More than half of recent cyberbreaches have been due to third-party attacks, noted Vidisha Suman, principal in the digital transformation practice at A.T. Kearney.
It will be interesting to find out how the Microsoft Customer Service Portal/ Account credentials got hacked, she told the E-Commerce Times.
“Based on my experiences defining cyberstrategies for firms, only around one-third of companies know which vendors have access to sensitive data, and less than 20 percent actually know if the vendor is sharing the data with other providers,” Suman said.
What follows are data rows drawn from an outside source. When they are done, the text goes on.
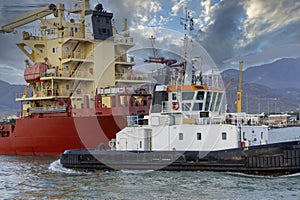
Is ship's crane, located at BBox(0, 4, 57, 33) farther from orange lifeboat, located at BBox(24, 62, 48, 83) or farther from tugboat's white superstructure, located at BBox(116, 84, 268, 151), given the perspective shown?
tugboat's white superstructure, located at BBox(116, 84, 268, 151)

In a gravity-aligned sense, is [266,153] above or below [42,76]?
below

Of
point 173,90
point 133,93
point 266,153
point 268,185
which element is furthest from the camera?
point 133,93

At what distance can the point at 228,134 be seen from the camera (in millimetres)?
22609

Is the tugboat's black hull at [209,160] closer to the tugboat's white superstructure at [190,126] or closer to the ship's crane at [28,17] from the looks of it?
the tugboat's white superstructure at [190,126]

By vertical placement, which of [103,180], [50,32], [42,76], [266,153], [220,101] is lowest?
[103,180]

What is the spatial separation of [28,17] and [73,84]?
8.26 meters

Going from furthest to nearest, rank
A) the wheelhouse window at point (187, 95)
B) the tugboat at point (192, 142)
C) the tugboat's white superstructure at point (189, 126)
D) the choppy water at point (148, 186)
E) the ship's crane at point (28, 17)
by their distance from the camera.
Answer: the ship's crane at point (28, 17) < the wheelhouse window at point (187, 95) < the tugboat's white superstructure at point (189, 126) < the tugboat at point (192, 142) < the choppy water at point (148, 186)

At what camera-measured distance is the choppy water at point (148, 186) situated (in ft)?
60.5

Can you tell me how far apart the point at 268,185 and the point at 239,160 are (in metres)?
2.35

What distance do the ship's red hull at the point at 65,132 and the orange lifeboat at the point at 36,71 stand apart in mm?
4146

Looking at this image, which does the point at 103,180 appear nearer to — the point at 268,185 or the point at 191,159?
the point at 191,159

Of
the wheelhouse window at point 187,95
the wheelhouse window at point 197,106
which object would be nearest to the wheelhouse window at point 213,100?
the wheelhouse window at point 197,106

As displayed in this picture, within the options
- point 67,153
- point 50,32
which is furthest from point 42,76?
point 67,153

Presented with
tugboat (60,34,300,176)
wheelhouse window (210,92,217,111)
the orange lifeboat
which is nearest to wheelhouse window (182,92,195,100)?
tugboat (60,34,300,176)
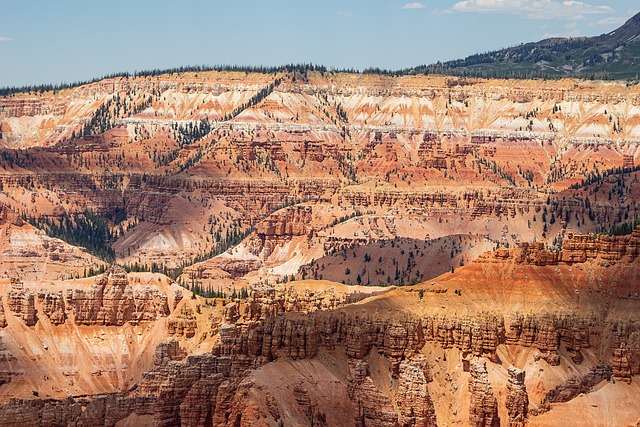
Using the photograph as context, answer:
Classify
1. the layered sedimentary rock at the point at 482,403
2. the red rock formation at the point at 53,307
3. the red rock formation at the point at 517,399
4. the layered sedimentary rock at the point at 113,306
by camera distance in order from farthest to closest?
the layered sedimentary rock at the point at 113,306 < the red rock formation at the point at 53,307 < the layered sedimentary rock at the point at 482,403 < the red rock formation at the point at 517,399

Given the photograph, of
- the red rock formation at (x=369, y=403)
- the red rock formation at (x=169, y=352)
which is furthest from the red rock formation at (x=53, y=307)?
the red rock formation at (x=369, y=403)

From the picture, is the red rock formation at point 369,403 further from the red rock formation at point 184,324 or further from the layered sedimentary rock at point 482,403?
the red rock formation at point 184,324

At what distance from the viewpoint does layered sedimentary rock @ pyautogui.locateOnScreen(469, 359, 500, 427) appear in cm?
12094

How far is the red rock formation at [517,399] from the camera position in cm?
11994

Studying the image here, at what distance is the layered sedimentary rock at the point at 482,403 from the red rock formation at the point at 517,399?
1.07 meters

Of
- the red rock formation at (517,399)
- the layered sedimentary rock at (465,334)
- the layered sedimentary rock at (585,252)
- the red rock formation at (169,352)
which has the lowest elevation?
the red rock formation at (169,352)

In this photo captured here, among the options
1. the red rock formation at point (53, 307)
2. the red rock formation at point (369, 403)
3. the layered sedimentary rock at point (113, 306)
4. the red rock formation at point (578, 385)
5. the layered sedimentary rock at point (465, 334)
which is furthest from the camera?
the layered sedimentary rock at point (113, 306)

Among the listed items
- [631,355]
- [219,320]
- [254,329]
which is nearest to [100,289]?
[219,320]

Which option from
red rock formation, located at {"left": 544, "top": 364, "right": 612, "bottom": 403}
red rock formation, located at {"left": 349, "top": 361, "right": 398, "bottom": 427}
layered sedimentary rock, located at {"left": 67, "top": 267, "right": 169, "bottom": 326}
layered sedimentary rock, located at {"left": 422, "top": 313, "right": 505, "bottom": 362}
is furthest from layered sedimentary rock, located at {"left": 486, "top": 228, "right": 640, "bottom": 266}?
layered sedimentary rock, located at {"left": 67, "top": 267, "right": 169, "bottom": 326}

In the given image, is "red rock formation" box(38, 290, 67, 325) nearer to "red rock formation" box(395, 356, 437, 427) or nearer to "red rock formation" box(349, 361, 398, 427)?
"red rock formation" box(349, 361, 398, 427)

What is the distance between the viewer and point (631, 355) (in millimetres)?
122500

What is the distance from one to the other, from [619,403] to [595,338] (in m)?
15.8

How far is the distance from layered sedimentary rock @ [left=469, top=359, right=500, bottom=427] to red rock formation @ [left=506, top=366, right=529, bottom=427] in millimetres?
1071

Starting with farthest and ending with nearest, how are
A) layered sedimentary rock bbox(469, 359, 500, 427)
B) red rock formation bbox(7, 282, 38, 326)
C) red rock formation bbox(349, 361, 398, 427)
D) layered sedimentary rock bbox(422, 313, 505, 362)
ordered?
red rock formation bbox(7, 282, 38, 326), layered sedimentary rock bbox(422, 313, 505, 362), layered sedimentary rock bbox(469, 359, 500, 427), red rock formation bbox(349, 361, 398, 427)
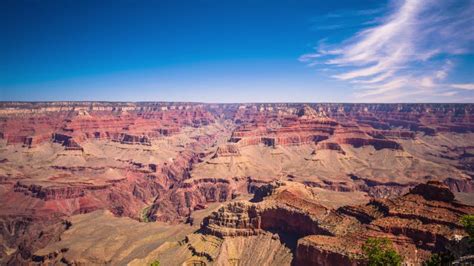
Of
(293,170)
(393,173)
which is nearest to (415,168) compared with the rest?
(393,173)

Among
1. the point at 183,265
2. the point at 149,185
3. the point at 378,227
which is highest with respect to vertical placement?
the point at 378,227

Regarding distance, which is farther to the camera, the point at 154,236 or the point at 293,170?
the point at 293,170

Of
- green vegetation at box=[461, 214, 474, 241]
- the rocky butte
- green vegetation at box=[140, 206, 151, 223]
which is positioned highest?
green vegetation at box=[461, 214, 474, 241]

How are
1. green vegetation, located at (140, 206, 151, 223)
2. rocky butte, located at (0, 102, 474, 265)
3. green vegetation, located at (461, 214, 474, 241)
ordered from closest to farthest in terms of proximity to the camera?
green vegetation, located at (461, 214, 474, 241) < rocky butte, located at (0, 102, 474, 265) < green vegetation, located at (140, 206, 151, 223)

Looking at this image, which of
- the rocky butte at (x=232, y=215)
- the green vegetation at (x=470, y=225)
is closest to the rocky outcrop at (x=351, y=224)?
the rocky butte at (x=232, y=215)

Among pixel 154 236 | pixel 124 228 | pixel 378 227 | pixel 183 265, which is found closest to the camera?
pixel 378 227

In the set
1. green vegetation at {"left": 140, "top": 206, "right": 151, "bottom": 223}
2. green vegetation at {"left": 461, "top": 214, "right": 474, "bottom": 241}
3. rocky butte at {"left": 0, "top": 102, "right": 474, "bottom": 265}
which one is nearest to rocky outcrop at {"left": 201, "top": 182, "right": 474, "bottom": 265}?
rocky butte at {"left": 0, "top": 102, "right": 474, "bottom": 265}

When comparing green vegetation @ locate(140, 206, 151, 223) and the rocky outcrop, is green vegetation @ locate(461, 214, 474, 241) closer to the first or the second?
the rocky outcrop

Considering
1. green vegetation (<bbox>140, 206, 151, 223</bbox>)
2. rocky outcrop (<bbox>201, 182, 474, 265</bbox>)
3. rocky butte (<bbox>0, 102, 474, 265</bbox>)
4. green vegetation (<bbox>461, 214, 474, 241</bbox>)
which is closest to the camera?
green vegetation (<bbox>461, 214, 474, 241</bbox>)

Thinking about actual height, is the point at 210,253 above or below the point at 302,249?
below

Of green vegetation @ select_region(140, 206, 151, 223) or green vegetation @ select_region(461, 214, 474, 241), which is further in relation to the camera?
green vegetation @ select_region(140, 206, 151, 223)

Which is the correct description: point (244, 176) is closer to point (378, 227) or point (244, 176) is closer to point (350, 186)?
point (350, 186)
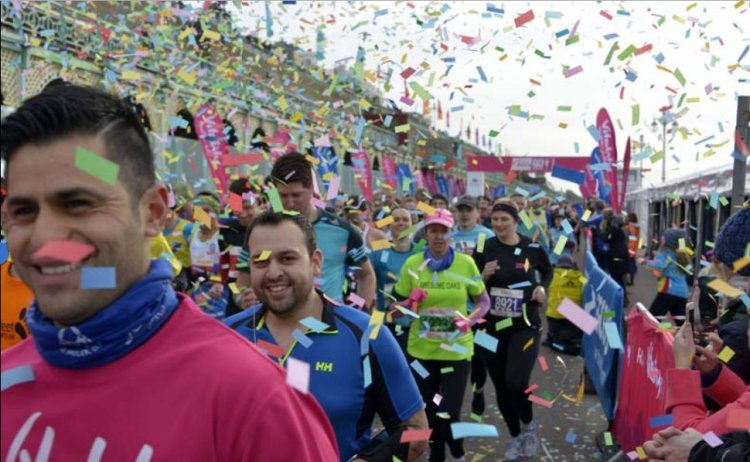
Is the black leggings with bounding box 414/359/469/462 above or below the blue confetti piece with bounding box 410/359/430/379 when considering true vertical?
below

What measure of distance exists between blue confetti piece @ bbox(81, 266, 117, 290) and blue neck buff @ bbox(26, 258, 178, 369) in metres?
0.04

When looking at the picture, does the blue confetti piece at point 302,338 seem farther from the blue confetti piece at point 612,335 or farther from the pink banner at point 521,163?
the pink banner at point 521,163

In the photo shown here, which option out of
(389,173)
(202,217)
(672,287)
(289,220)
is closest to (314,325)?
(289,220)

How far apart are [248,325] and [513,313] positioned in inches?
151

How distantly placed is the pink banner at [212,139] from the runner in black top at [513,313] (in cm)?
810

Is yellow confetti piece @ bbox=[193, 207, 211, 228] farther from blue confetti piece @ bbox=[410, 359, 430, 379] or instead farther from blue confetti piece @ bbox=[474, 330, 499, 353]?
blue confetti piece @ bbox=[474, 330, 499, 353]

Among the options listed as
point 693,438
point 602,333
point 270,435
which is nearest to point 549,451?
point 602,333

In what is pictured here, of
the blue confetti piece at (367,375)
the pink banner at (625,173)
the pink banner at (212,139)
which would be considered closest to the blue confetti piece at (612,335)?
the blue confetti piece at (367,375)

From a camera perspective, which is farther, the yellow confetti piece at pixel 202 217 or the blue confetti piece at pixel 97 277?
the yellow confetti piece at pixel 202 217

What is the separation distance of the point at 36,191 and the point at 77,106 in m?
0.18

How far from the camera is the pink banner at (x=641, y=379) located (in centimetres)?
479

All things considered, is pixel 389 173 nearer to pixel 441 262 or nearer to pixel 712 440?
pixel 441 262

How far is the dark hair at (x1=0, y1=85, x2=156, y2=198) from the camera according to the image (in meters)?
1.40

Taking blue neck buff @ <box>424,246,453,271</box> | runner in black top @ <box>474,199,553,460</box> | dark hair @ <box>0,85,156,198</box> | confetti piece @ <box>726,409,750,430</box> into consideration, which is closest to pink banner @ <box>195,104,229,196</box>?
runner in black top @ <box>474,199,553,460</box>
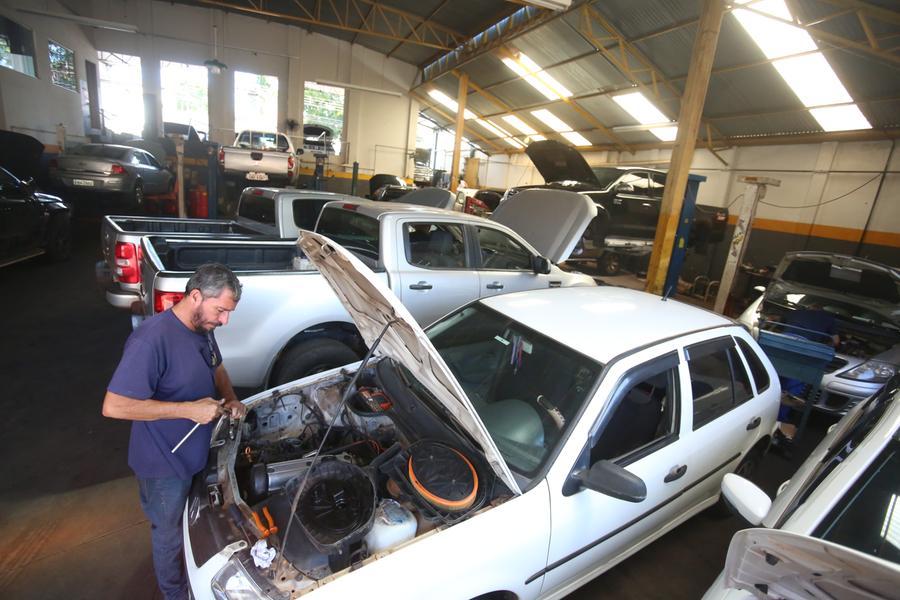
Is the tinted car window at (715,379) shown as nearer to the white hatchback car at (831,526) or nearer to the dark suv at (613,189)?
the white hatchback car at (831,526)

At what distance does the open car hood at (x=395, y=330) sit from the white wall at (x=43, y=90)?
42.2 ft

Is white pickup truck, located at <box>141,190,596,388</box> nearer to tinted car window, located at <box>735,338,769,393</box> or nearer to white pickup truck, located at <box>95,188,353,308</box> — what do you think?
white pickup truck, located at <box>95,188,353,308</box>

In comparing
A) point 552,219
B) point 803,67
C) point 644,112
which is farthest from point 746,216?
point 644,112

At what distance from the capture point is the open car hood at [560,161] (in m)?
8.46

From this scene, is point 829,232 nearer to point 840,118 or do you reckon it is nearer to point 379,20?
point 840,118

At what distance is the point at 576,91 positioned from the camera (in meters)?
13.7

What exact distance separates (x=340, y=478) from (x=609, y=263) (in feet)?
29.7

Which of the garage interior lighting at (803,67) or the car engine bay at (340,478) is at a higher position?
the garage interior lighting at (803,67)

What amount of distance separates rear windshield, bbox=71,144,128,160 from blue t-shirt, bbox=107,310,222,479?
11117 mm

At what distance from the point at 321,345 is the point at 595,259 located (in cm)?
740

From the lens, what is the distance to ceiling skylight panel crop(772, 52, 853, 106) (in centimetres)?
850

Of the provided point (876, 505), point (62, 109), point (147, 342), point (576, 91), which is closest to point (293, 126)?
point (62, 109)

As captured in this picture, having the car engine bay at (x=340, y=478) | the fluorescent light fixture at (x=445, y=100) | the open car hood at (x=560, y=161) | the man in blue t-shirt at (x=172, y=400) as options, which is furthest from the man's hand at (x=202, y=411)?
the fluorescent light fixture at (x=445, y=100)

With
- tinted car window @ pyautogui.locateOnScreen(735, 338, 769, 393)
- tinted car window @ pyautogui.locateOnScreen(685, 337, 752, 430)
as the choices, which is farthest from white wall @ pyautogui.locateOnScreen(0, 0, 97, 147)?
tinted car window @ pyautogui.locateOnScreen(735, 338, 769, 393)
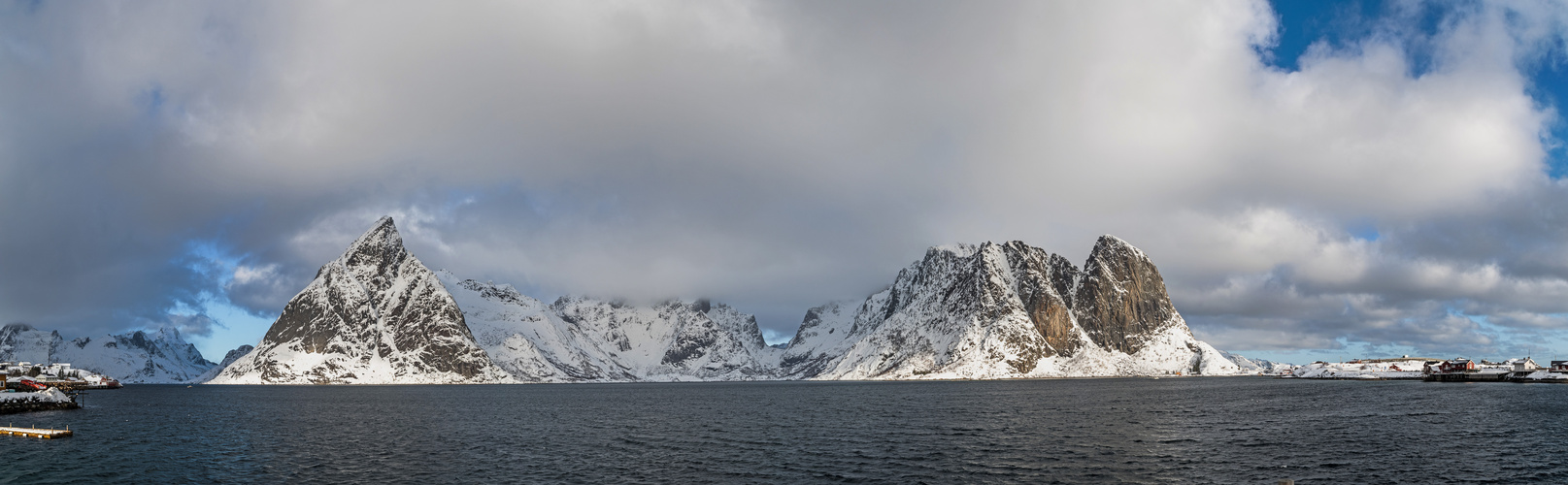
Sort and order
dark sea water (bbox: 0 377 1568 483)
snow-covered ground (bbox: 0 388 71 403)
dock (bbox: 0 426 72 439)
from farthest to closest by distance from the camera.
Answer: snow-covered ground (bbox: 0 388 71 403) < dock (bbox: 0 426 72 439) < dark sea water (bbox: 0 377 1568 483)

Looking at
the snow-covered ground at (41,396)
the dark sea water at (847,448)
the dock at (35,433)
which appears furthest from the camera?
the snow-covered ground at (41,396)

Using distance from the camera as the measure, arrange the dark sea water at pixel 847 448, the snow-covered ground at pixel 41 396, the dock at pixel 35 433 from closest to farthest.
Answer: the dark sea water at pixel 847 448
the dock at pixel 35 433
the snow-covered ground at pixel 41 396

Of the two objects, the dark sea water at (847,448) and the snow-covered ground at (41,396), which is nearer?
the dark sea water at (847,448)

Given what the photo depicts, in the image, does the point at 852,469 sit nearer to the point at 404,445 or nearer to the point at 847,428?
the point at 847,428

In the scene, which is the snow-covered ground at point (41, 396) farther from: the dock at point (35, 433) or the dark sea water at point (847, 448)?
the dock at point (35, 433)

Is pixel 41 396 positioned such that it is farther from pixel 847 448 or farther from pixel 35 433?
pixel 847 448

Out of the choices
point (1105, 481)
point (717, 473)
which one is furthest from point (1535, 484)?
point (717, 473)

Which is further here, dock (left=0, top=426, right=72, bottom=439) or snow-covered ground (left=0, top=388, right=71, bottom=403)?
snow-covered ground (left=0, top=388, right=71, bottom=403)

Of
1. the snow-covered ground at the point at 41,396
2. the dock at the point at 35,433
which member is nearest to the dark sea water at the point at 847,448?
the dock at the point at 35,433

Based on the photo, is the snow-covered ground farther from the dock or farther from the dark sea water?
the dock

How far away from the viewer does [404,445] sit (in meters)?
88.1

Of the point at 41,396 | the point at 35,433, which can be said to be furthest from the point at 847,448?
the point at 41,396

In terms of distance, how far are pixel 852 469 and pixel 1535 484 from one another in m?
46.2

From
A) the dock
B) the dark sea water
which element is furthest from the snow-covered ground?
the dock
“This chain of access is very easy to be compromised, and the impact could be cross-enterprise wide,” she pointed out. “If the Microsoft customer service portal was indeed compromised by a third-party access/plug-in, this may be one of the many such attacks that happened last year compromising millions of customer data.”
Major regulatory bodies across the globe are already reviewing third-party risks and finding ways to ensure accountability, Suman added.
Now What?
In its letter to affected email account holders, Microsoft recommended they change their login passwords. The company also warned they could expect to see more phishing or spam emails as a result of the breach.
The company suggested that email users be careful with emails received from misleading domain names, or any email requesting personal information or payment, as well as any unsolicited request from an untrusted source.
Users directly impacted also should regard any confidential information sent through Outlook, for example, as compromised and consider taking appropriate steps, advised CSI’s Sanders.
“This incident is a good reminder that no confidential data should be sent through unencrypted email,” he said. “Though two-factor authentication would likely not have prevented users from being compromised in this incident, it is also a good reminder that every user should enable this feature.”
This attack went after the back-end system infrastructure versus the actual end-user experience. That scenario is different from other attack vectors, noted Phil Cardone, CEO of Radius.
While a typical breach might affect day-to-day interactions between people and organizations, this attack could have affected the structural integrity of the Microsoft Office 365 system infrastructure, he explained.
Still, “this could have been much worse than it was,” Cardone told the E-Commerce Times. “Microsoft may be looking to further examine their credentialing and self-auditing to ensure a breach along this line does not happen again and to ensure the safety of their platform.”